__Request__. Will you quote all of the entries, word for word?

__Dataset rows__.
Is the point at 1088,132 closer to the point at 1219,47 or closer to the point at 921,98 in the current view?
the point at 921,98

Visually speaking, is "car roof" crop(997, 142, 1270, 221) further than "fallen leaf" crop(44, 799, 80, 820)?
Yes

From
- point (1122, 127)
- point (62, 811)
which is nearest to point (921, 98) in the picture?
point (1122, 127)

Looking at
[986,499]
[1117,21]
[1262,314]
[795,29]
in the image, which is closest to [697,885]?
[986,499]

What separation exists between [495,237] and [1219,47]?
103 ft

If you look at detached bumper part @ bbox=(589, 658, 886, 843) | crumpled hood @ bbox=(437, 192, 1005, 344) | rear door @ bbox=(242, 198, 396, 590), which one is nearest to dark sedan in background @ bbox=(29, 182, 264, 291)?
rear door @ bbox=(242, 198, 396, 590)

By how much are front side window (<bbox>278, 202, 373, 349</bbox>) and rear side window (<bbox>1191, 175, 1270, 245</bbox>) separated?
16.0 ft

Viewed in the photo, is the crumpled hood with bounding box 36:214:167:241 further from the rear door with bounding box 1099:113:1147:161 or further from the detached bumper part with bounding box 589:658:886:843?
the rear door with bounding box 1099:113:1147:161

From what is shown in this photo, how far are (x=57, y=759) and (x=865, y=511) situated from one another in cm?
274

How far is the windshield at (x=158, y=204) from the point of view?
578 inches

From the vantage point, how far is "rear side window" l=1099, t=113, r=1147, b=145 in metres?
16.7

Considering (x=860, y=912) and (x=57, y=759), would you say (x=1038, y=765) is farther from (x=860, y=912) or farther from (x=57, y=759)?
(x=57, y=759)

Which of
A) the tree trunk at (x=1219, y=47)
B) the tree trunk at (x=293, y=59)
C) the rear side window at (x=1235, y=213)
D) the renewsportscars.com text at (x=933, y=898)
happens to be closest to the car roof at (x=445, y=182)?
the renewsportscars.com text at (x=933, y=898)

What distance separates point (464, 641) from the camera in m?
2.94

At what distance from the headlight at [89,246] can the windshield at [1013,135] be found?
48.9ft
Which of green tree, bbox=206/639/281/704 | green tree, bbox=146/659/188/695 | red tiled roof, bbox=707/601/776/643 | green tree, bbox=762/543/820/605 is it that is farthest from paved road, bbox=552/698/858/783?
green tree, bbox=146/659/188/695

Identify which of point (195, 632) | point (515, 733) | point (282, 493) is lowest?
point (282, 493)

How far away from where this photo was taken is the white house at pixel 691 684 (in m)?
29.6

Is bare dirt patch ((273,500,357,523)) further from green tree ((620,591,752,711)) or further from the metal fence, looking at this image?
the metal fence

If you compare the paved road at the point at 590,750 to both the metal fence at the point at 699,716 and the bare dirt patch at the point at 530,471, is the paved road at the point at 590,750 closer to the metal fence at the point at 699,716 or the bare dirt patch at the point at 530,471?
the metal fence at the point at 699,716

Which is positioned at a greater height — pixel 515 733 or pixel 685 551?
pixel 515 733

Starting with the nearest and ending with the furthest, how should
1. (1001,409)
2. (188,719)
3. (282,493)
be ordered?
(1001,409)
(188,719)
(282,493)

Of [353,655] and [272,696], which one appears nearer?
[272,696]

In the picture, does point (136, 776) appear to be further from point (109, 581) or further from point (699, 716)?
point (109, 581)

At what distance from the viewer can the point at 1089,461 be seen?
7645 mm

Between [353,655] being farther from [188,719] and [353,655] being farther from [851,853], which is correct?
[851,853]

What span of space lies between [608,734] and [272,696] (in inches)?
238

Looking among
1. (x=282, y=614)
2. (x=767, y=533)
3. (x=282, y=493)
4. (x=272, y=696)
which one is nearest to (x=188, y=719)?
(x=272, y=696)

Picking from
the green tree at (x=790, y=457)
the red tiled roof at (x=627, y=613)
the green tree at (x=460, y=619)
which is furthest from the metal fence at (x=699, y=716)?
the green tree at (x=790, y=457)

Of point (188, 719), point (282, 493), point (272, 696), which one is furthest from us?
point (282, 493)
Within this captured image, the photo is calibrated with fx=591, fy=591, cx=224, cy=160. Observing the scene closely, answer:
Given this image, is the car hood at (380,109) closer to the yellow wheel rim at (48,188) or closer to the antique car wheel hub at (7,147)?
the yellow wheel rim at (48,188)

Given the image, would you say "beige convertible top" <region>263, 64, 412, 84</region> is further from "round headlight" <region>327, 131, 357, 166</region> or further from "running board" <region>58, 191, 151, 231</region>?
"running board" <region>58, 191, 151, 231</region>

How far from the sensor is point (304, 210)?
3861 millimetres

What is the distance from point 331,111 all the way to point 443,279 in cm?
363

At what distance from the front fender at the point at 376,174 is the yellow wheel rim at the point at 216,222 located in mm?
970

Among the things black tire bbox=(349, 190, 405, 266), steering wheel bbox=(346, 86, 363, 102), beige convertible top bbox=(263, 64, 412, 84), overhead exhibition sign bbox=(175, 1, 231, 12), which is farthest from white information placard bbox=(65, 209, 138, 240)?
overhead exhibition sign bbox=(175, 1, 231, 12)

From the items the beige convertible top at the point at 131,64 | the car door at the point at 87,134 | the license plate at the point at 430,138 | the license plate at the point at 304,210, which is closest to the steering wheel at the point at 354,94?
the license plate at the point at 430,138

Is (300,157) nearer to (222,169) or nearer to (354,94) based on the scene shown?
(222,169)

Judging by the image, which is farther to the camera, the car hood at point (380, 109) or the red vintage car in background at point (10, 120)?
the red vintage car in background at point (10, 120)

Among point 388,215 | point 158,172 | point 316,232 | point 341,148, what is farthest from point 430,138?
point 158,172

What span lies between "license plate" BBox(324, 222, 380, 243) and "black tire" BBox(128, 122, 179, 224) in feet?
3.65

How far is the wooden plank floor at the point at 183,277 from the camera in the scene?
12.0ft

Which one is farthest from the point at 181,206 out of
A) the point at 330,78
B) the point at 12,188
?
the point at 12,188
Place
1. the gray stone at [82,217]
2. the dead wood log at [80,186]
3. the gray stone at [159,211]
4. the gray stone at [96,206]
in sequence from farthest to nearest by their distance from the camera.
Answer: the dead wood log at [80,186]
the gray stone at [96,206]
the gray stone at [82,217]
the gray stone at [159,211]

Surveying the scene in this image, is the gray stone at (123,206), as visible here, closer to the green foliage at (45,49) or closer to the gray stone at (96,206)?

__Response for this exercise__.
Is the point at 1088,132 closer to the point at 1219,47 or closer to the point at 921,98 in the current view?
the point at 921,98

Visually speaking, is "car roof" crop(997, 142, 1270, 221) further than "fallen leaf" crop(44, 799, 80, 820)?
Yes

From
- point (1122, 127)
- point (62, 811)
which is nearest to point (921, 98) in the picture?
point (1122, 127)

Looking at
[986,499]
[1117,21]
[1262,314]
[795,29]
in the image, which is closest to [697,885]?
[986,499]

What separation exists between [495,237] and [1219,47]?
103 ft

If you look at detached bumper part @ bbox=(589, 658, 886, 843) | crumpled hood @ bbox=(437, 192, 1005, 344) | rear door @ bbox=(242, 198, 396, 590), which one is nearest to dark sedan in background @ bbox=(29, 182, 264, 291)?
rear door @ bbox=(242, 198, 396, 590)

By how much are front side window (<bbox>278, 202, 373, 349</bbox>) and rear side window (<bbox>1191, 175, 1270, 245</bbox>) separated?
16.0 ft

Viewed in the photo, is the crumpled hood with bounding box 36:214:167:241 further from the rear door with bounding box 1099:113:1147:161 or further from the detached bumper part with bounding box 589:658:886:843?
the rear door with bounding box 1099:113:1147:161

From what is shown in this photo, how far are (x=57, y=759) and (x=865, y=511) situated from one another in cm?
274

How far is the windshield at (x=158, y=204) from the point of view?
578 inches

From the vantage point, how far is "rear side window" l=1099, t=113, r=1147, b=145 in metres?
16.7

Considering (x=860, y=912) and (x=57, y=759), would you say (x=1038, y=765) is farther from (x=860, y=912) or farther from (x=57, y=759)?
(x=57, y=759)

Which of
A) the tree trunk at (x=1219, y=47)
B) the tree trunk at (x=293, y=59)
C) the rear side window at (x=1235, y=213)
D) the renewsportscars.com text at (x=933, y=898)
happens to be closest to the car roof at (x=445, y=182)?
the renewsportscars.com text at (x=933, y=898)

What distance separates point (464, 641) from the camera in m?
2.94

At what distance from the headlight at [89,246] can the windshield at [1013,135] be found?
48.9ft
Which of green tree, bbox=206/639/281/704 | green tree, bbox=146/659/188/695 | red tiled roof, bbox=707/601/776/643 | green tree, bbox=762/543/820/605 is it that is farthest from paved road, bbox=552/698/858/783?
green tree, bbox=146/659/188/695

Identify which of point (195, 632) | point (515, 733) | point (282, 493) is lowest?
point (282, 493)

How far away from where this photo was taken is the white house at pixel 691 684 (in m)?
29.6

Is bare dirt patch ((273,500,357,523)) further from green tree ((620,591,752,711)) or further from the metal fence, looking at this image?
the metal fence

If you compare the paved road at the point at 590,750 to both the metal fence at the point at 699,716 and the bare dirt patch at the point at 530,471, is the paved road at the point at 590,750 closer to the metal fence at the point at 699,716 or the bare dirt patch at the point at 530,471?
the metal fence at the point at 699,716

Which is positioned at a greater height — pixel 515 733 or pixel 685 551?
pixel 515 733

Starting with the nearest and ending with the furthest, how should
1. (1001,409)
2. (188,719)
3. (282,493)
be ordered?
(1001,409)
(188,719)
(282,493)

Of [353,655] and [272,696], which one appears nearer?
[272,696]

In the picture, does point (136, 776) appear to be further from point (109, 581) or further from point (699, 716)?
point (109, 581)

At what distance from the viewer can the point at 1089,461 be seen?
7645 mm

Between [353,655] being farther from [188,719] and [353,655] being farther from [851,853], which is correct?
[851,853]

What span of space lies between [608,734] and [272,696] (in inches)?
238

Looking among
1. (x=282, y=614)
2. (x=767, y=533)
3. (x=282, y=493)
4. (x=272, y=696)
which one is nearest to (x=188, y=719)?
(x=272, y=696)

Picking from
the green tree at (x=790, y=457)
the red tiled roof at (x=627, y=613)
the green tree at (x=460, y=619)
which is furthest from the metal fence at (x=699, y=716)?
the green tree at (x=790, y=457)

Of point (188, 719), point (282, 493), point (272, 696), which one is furthest from us?
point (282, 493)
Within this captured image, the photo is calibrated with fx=591, fy=591, cx=224, cy=160. Observing the scene closely, answer:
Given this image, is the car hood at (380,109) closer to the yellow wheel rim at (48,188) or closer to the antique car wheel hub at (7,147)?
the yellow wheel rim at (48,188)

Given the image, would you say "beige convertible top" <region>263, 64, 412, 84</region> is further from "round headlight" <region>327, 131, 357, 166</region> or further from "running board" <region>58, 191, 151, 231</region>?
"running board" <region>58, 191, 151, 231</region>

How far from the sensor is point (304, 210)?
3861 millimetres

What is the distance from point 331,111 all the way to point 443,279 in cm?
363

At what distance from the front fender at the point at 376,174 is the yellow wheel rim at the point at 216,222 located in mm?
970

Among the things black tire bbox=(349, 190, 405, 266), steering wheel bbox=(346, 86, 363, 102), beige convertible top bbox=(263, 64, 412, 84), overhead exhibition sign bbox=(175, 1, 231, 12), which is farthest from white information placard bbox=(65, 209, 138, 240)?
overhead exhibition sign bbox=(175, 1, 231, 12)

From the items the beige convertible top at the point at 131,64 | the car door at the point at 87,134 | the license plate at the point at 430,138 | the license plate at the point at 304,210, which is closest to the steering wheel at the point at 354,94?
the license plate at the point at 430,138

Is (300,157) nearer to (222,169) or nearer to (354,94) based on the scene shown?
(222,169)

Judging by the image, which is farther to the camera, the car hood at point (380, 109) or the red vintage car in background at point (10, 120)?
the red vintage car in background at point (10, 120)

Among point 388,215 | point 158,172 | point 316,232 | point 341,148, what is farthest from point 430,138?
point 158,172

What span lies between "license plate" BBox(324, 222, 380, 243) and "black tire" BBox(128, 122, 179, 224) in feet?
3.65

How far is the wooden plank floor at the point at 183,277 from the camera in the scene?
12.0ft

Which one is farthest from the point at 181,206 out of
A) the point at 330,78
B) the point at 12,188
?
the point at 12,188
Place
1. the gray stone at [82,217]
2. the dead wood log at [80,186]
3. the gray stone at [159,211]
4. the gray stone at [96,206]
in sequence from farthest to nearest by their distance from the camera.
Answer: the dead wood log at [80,186]
the gray stone at [96,206]
the gray stone at [82,217]
the gray stone at [159,211]

Surveying the scene in this image, is the gray stone at (123,206), as visible here, closer to the green foliage at (45,49) or closer to the gray stone at (96,206)?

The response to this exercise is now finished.